Drought conditions have led to an unprecedented water shortage warning for the north and north-east.
Fresh wildfires sparked yesterday as the sun continued to shine and water supplies dwindled, prompting an appeal to hundreds of communities to conserve supplies.
Cities, towns and villages from the Western Isles and across the Highlands to Moray and the north east were all told to ration their usage.
Scorching hot temperatures have resulted in a surge in water use that has seen water works and reservoirs starting to run dry.
While Scottish Water has resisted any use of the words “hosepipe ban” and have said “there is no way a panic or a crisis” they are nonetheless calling for restraint.
Alan Thomson, a spokesman for Scottish Water said: “In terms of the prolonged dry spell and the heat we’ve experienced, I certainly can’t in my life time remember it being like this.
“It gives us more challenges across the country but these are challenges we will meet.
“In certain areas of the country we are experiencing some particularly high water usage – up to a 30% increase in some regions.
“Right across Scotland we supply about 1.3 billion litres of drinking water a day, but right now we’re having to supply an extra 140 million litres daily.
“It’s for a number of reasons apart from just the dry conditions. There are of course a lot of tourists out enjoying the sunshine all across Scotland right now, folk are spending time watering the garden, kids are having water fights and playing in paddling pools. There are a whole range of things.
Anglers throughout the north and north-east of Scotland have also been struggling as the prolonged lack of rain has left many river levels extremely low.
Yesterday the River Spey was the third driest river in the UK – at Boat o Brig, the waterway was measured to be 97% lower than its normal minimum.
And although it was slightly cooler across Scotland than in recent days, due to cloud cover, temperatures still managed to reach around 20c during the warmest parts of the afternoon in some parts of the country, including Aviemore and Dornoch.

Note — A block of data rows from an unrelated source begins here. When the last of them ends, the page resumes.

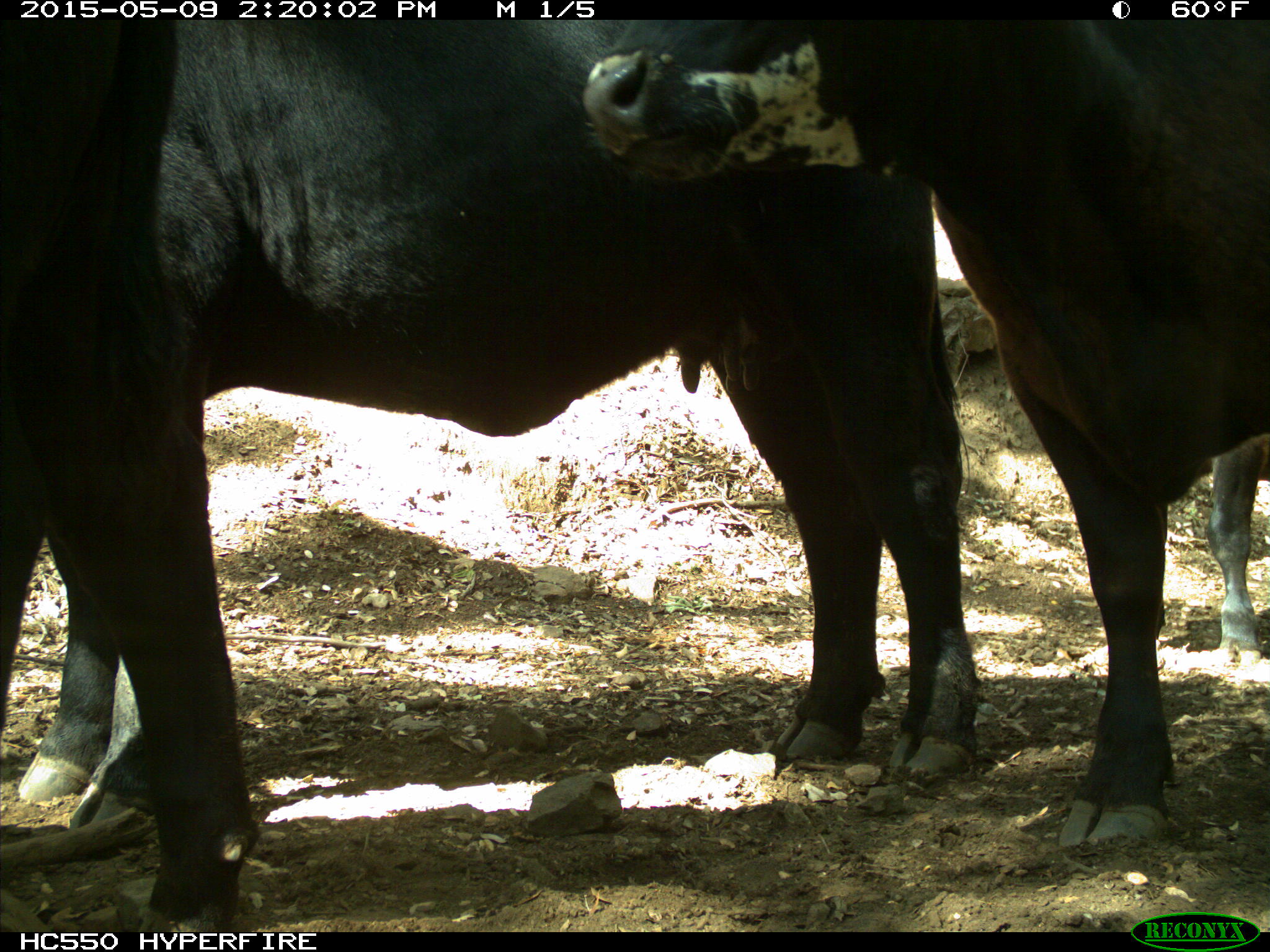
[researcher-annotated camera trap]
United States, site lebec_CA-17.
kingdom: Animalia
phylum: Chordata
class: Mammalia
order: Artiodactyla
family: Bovidae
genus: Bos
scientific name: Bos taurus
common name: domestic cow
Bos taurus (domestic cow).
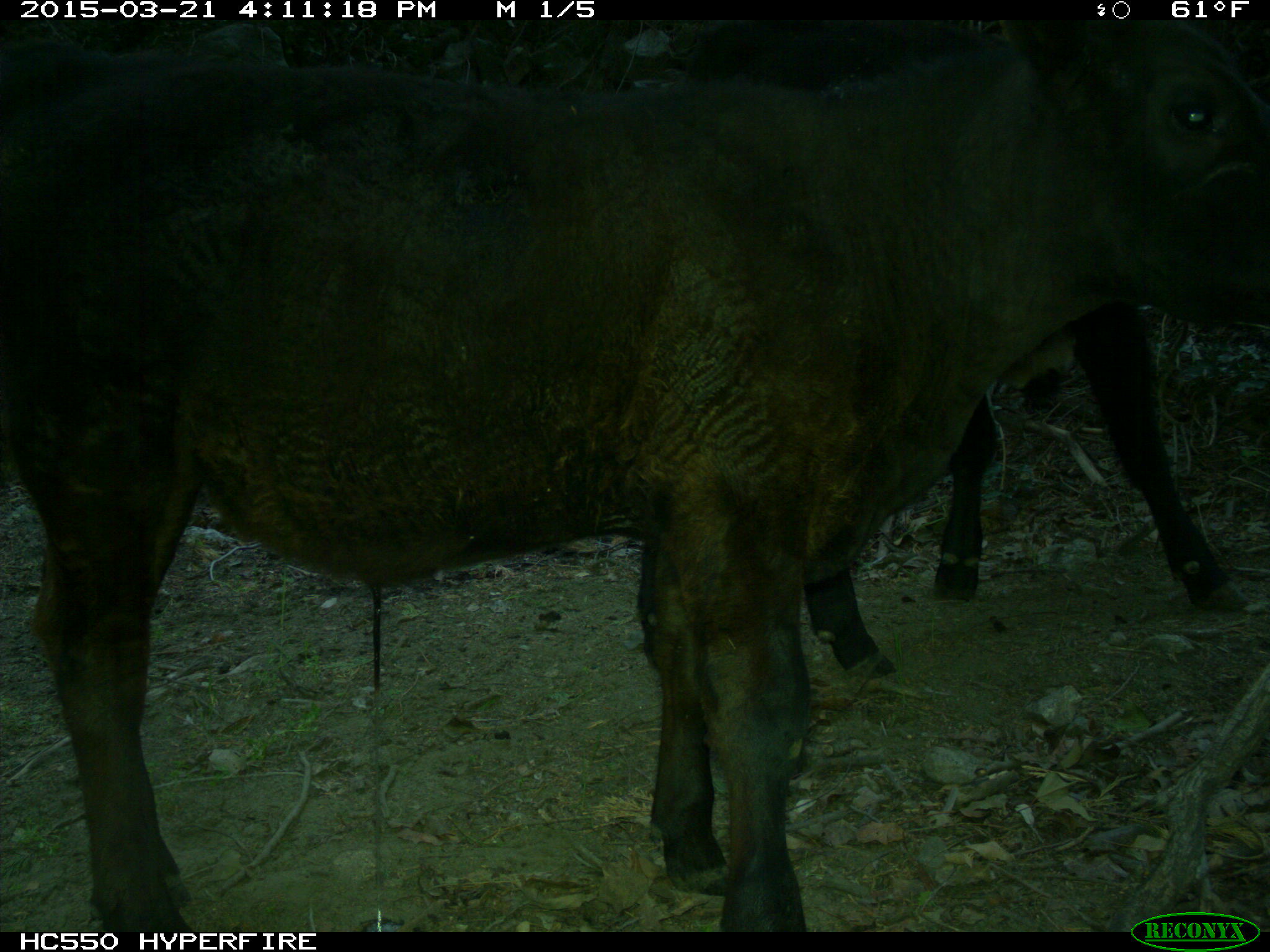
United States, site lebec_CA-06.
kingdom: Animalia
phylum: Chordata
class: Mammalia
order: Artiodactyla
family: Bovidae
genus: Bos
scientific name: Bos taurus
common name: domestic cow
Bos taurus (domestic cow).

In light of the concerns, communities have been told to hand-wash their cars, avoid baths and do everything they can to conserve water following an unprecedented period of extremely warm and dry weather.
Gardeners have been told to use their watering cans and keep their hoses coiled up and people brushing their teeth have even been asked to turn off the tap while it’s not in use.
Those doing their laundry have been requested to only turn on their washing machines when they are fully loaded in order to “keep the water cycle flowing”.
Mr Thomson added: “We’re just calling for common sense. There is in no way a panic or a crisis right now, we’re just asking people to keep conservation in mind and consider their water usage a bit more than they do normally.”
The dry, hot weather is forecast to continue into the weekend, with little to no rain forecast across Aberdeenshire, Moray, the Highlands and Islands.